To foment more confusion, the so-called “president” is allowed to have countless “assistants” (mu’awen). The trouble is that in their case the term “assistant to the president” is translated as “vice president”. This is why a foreign visitor is flattered when on arrival in Tehran he is greeted by an “as-if” “vice president” who, in reality, could be no more than a bag-carrier for the “as-if” president. Having said all that, one must give it to the mullahs: their “as-if” scheme has fooled many people inside and outside Iran. In the latest pseudo-election we saw some otherwise sane Iranians arguing about the necessity of voting for Hassan Rouhani, as “the bad candidate”, to prevent the election of Ibrahim Raisi, branded as “the worst candidate.”

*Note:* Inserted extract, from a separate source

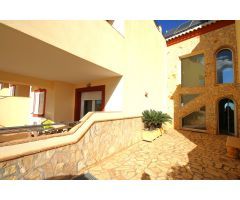 Apartamentos de 2 y 3 dormitorios con vistas al mar en Palomares SA1069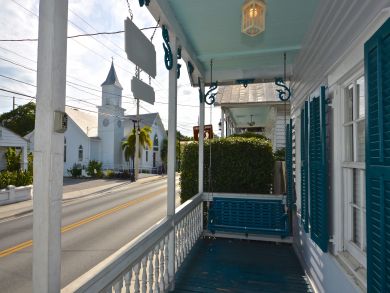 The Florida Keys Home 905806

This has also been the theme of several panels organized by the Tehran lobby in Washington and elsewhere to sell the idea that the re-election of “moderate, reformer” Rouhani promises a change of behavior by Iran.

The fact is that Rouhani is neither a moderate nor a reformer. He started his career as a member of the Islamic Majlis by introducing bill to have the hanging of regime opponents organized in public, preferably during Friday Prayer gatherings. He claims that his greatest “honor” is that he was the first mullah to refer as Imam to the late Ayatollah Khomeini.

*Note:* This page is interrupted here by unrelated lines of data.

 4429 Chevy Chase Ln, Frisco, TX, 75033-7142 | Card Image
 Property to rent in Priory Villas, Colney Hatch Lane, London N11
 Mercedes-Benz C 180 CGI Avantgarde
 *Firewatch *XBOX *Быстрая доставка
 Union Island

Rouhani was also a member of a committee charged with purging the Iranian army of its best officers, a move that weakened Iran immensely on the eve of Saddam Hussein’s invasion in September 1980. A member of the security services from the start, Rouhani was deeply involved in almost all of the atrocities committed by the regime.

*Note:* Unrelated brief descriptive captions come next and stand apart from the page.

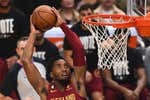 La reconstrucción exprés de los Cavaliers tras la salida de LeBron James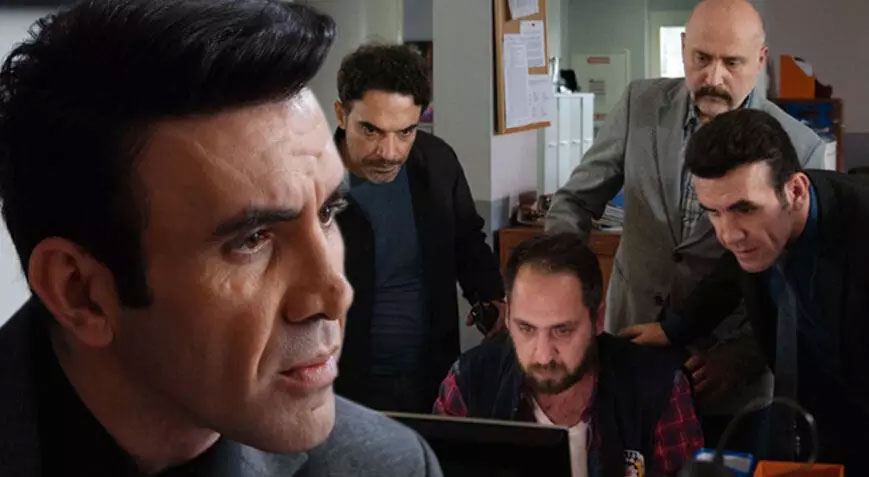 ‘Yargı’dan ‘Savcı Pars’ açıklaması! ‘Bizleri üzen oyuncumuzun ayrılış biçimi’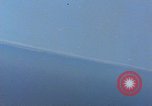 Image of U.S. carrier-based aircraft Pacific Ocean, 1945, second 21 stock footage video 65675046447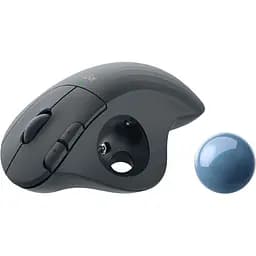 Миша Logitech Ergo M575 Graphite [910-005872] [105688] - мініатюра 4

As for his description as “reformer”, in his first four-year term Rouhani did not suggest, let alone implement, a single reform in any walk of life. He says he wants reform, but does not say what it is precisely that he wants.

For all that, I believe everyone, including Rouhani, should be given the benefit of the doubt. Who knows, maybe age has mellowed him. Maybe he had his fill of revolutionary blood-letting and is seeking to burnish his historic image.

If Rouhani has truly changed we shall soon know. Even within his extremely limited powers he can still do quite a few things to ease the pressure on the Iranian people and reduce tension in the region. Even if he can’t do anything he can at least call for some things. For example, he could ask for a moratorium on executions which, in his first four years, reached the highest peak since the 1980s. He could also call for the release of political prisoners and prisoners of conscience who have already served their sentences but are still being held without fresh charges. He could publicly demand that those put under house-arrest without charge regain their full freedom.

Maybe because he is conscious of his limited powers, in his first message after the election, Rouhani promised to be “a good advocate for you, pleading you cause.”

On foreign policy, Rouhani could at least “plead” for the release of the 11 hostages from five countries, including some from the US and the UK. He may not be able to efface the “Death America” slogan that constitutes the cornerstone of Khomeinist fake ideology. But he could, at least, paint over the American flag on which he walks every day before entering his office. How could Rouhani feel if Donald Trump walked on an Iranian flag every day before entering the Oval Office?

Rouhani or any other “as-if” president cannot decide radical changes in the Khomeinist regime’s policies. But he can if he has the courage, at least, ask for change.